122 Mediotrusion in the horizontal plane
Illustration of the position of a right condyle during a mediotrusive movement. The condyle moves forward, medially, and downward. The entire genu vasculosum is relieved of pressure and the lateral part of the superior stratum becomes stretched more than the medial part. Correspondingly, most of the elastic fibers seen histologically are in its posterolateral region. The result of overloading of the medial portion of the bilaminar zone will always be traumatic rather than functional.
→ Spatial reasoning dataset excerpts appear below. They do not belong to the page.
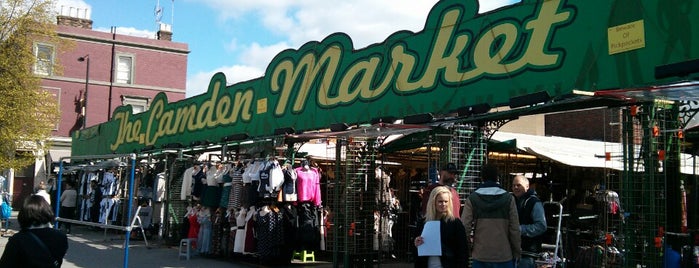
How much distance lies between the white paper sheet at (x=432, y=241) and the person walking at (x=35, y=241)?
3.01 meters

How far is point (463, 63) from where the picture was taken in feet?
33.7

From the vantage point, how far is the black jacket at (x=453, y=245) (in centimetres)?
638

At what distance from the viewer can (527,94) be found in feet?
29.6

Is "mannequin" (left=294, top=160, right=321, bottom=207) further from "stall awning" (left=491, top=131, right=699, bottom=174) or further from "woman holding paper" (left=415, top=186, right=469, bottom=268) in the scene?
"woman holding paper" (left=415, top=186, right=469, bottom=268)

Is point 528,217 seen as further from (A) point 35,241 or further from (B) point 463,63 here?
(A) point 35,241

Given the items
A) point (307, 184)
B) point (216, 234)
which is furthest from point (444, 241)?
point (216, 234)

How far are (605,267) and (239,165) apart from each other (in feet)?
25.4

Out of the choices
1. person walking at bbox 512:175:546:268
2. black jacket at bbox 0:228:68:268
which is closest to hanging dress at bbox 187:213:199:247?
person walking at bbox 512:175:546:268

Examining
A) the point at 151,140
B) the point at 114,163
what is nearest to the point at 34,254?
the point at 114,163

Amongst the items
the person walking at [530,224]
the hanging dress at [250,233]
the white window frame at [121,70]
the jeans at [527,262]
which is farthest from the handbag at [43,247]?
the white window frame at [121,70]

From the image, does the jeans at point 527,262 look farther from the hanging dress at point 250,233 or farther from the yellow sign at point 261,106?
the yellow sign at point 261,106

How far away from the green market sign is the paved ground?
9.13 ft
The Teeth and Periodontal Receptors
The periodontium is innervated by both myelinated and unmyelinated nerve fibers. The receptors can be divided into type I (mechanoreceptors) and type II (nociceptors) (Griffin and Harris 1974) and are analogous to the “Ruffini type” (Linden and Millar 1988a, Sato et al. 1992), although other forms also appear (Lambrichts et al. 1992, Fukuda and Tazaki 1994). The cell nuclei of the mechanoreceptors are found either in the trigeminal ganglion or in the mesencephalic nucleus of the trigeminal nerve. Receptor cells with their nuclei in the mesencephalic nucleus (high threshold, rapid adaptation) are located predominantly at the root apices, while receptors with their nuclei in the ganglion (low threshold, slow adaptation) are more numerous around the root, especially in the middle third (Byers and Dong 1989). The afferent nerves are made up of Aβ fibers for mechanoreception and Aδ fibers and C fibers for pain perception (Mengel et al. 1993, Linden et al. 1994).
Approximately 50% of the afferent nerves also react to stimuli acting on adjoining teeth (Trulsson 1993, Tabata et al. 1995). Therefore, there is no neurophysiological difference between canine guidance and group function.